___ Provided text ___

And that means that quite regularly, we have the best part of a million people watching it on simulcast, and simulcast is basically IP streaming of what's going out on air. And that generates a lot of traffic.

So this is a traffic graph for one of our services, and you have to remember that the ITV Hub, our video on-demand platform, has tens of millions of monthly active users. So it's a really popular service anyway. Can you spot when "Love Island" started? Yeah, so it was there. It's really popular with the 16 to 24-year-old demographic. Do we have any 16 to 24-year-olds in the audience? Good. I'm going to be looking at you for confirmation. So do you love your phone? There's a nod there as well. And would you say you have a short attention span, and are you sometimes a little bit impatient? Yeah. Okay, good.

So to demonstrate that, with the World Cup, people join half an hour before, maybe even an hour before, to watch the preamble. This is what happens with "Love Island." This is the anatomy of a night. So they join, that's 10 minutes before it starts, and that's the baseline. Come and find me later if you want to know the actual numbers. This is five minutes before. This is four minutes before, three minutes before, two minutes before, one minute before, and then obviously people joining at the very second. 20 times the load happened in 10 minutes. So quite impatient, from the nods over there.

So back to the auto-scaling point. This was the new normal for us at ITV. We wanted "Love Island" to be business as usual. We didn't want to have to do any pre-warming or pre-planning. We wanted to be able to handle this load whenever it happened. And so our partners in online, they set an OKR, an objective and a key result. They wanted one infinitely auto-scalable service running in production by the end of March. And obviously this was back in January we were having this conversation. And so I aligned the Common Platform V2 MVP to that OKR. Lots of acronyms.

Dave Smith, who's the principal developer for online, he offered some assistance. Says, "Tom, what do you need?" And I said, "Give me some of your developers." And so he did. So he gave me Yuri and Luke. Here they are. They look a bit different in real life, but bear with me. I added a couple of platform engineers from my team, Anastasios and Tom. John, my scrum master, joined as well. We pumped them full of coffee, and then we tempted them with what I like to call baked motivation, which you might refer to as cake. And so that was our MVP development team for CPV2. But we wanted to be transparent, so we set up a public roadmap and backlog, which ironically had been there the entire time, we'd just forgotten to tell everyone about it. We created a Slack channel just for V2 so everyone could join. And we created a contributors group for basically to get representatives from the various stakeholders of V2, because we were too cool for

working groups and steering groups.

And one of the things that contributors group did was set a vision, because you need a vision. Provide a brilliant hosting and development platform. And development platform. That was the bit we'd missed out the first time.

But there wasn't much time. We had three months to do this. So we had to focus on evolution over revolution. We had to upgrade, not re-platform. We had to be value-driven and maximize the return on investment. We had to consider the minimum viable change. What's the smallest amount of change we could do for the maximum benefit? And we knew we were changing lots of things... Well, we knew we were going to make a lot of change, so if you follow the minimum viable change, there's going to be loads of known unknowns and unknown unknowns coming out of it, and the minimum viable change helps you limit the risk.

So we decided the biggest win was changing our runtime and scheduler. Rather than deploying stuff onto EC2 instances, we should switch to containers, because they were quite cool at that point, and we could bake the config in, less stuff for us to maintain, and it was easier for our developers to self-serve.

___

» **What is asked**
Duplicate the passage of the talk text starting at "working groups and" and ending at "the first time.".

___ Record extracts ___

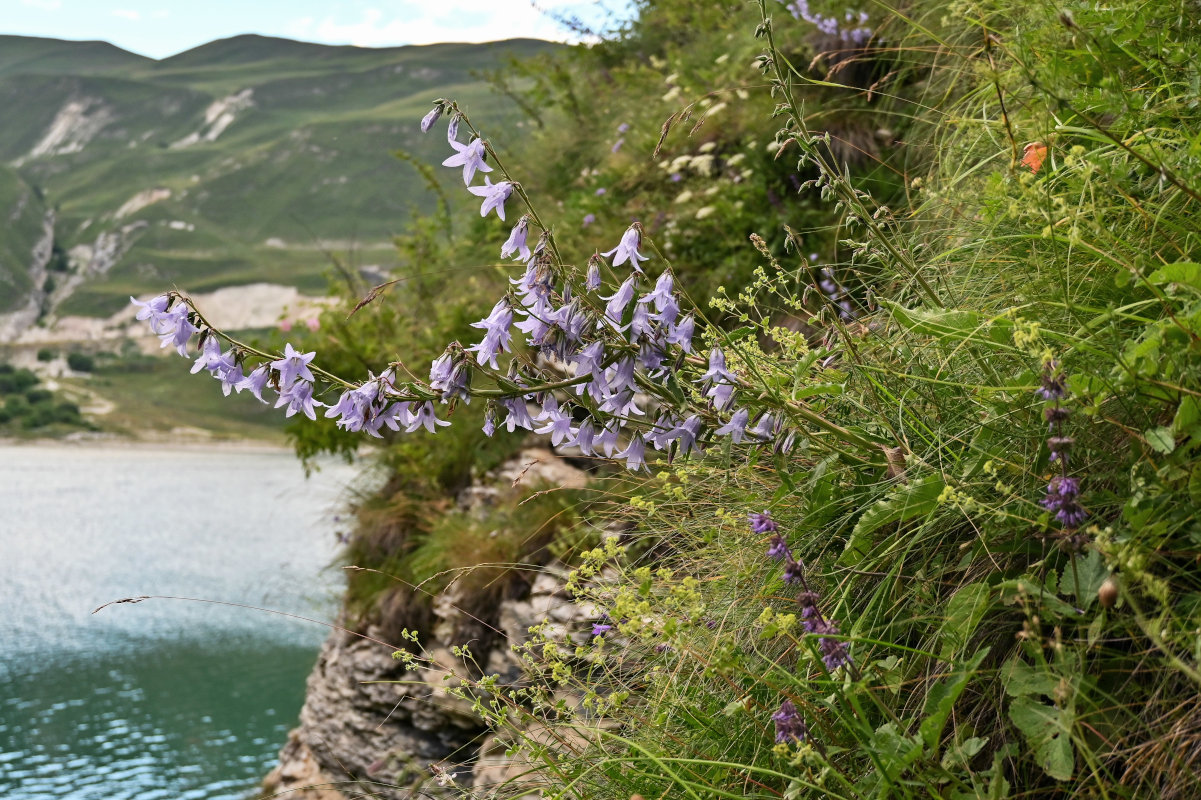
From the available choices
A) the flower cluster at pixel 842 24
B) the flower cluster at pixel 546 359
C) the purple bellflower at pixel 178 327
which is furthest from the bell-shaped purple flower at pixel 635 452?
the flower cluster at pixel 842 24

___
___ Record extracts ___

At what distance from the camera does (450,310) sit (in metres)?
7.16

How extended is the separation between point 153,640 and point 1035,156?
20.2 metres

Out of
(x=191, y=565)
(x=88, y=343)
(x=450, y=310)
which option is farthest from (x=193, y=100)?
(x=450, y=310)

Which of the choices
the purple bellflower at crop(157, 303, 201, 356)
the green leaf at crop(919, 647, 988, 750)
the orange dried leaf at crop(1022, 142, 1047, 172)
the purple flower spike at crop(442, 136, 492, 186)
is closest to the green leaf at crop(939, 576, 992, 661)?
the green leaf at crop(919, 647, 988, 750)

___

» **Result**
working groups and steering groups.

And one of the things that contributors group did was set a vision, because you need a vision. Provide a brilliant hosting and development platform. And development platform. That was the bit we'd missed out the first time.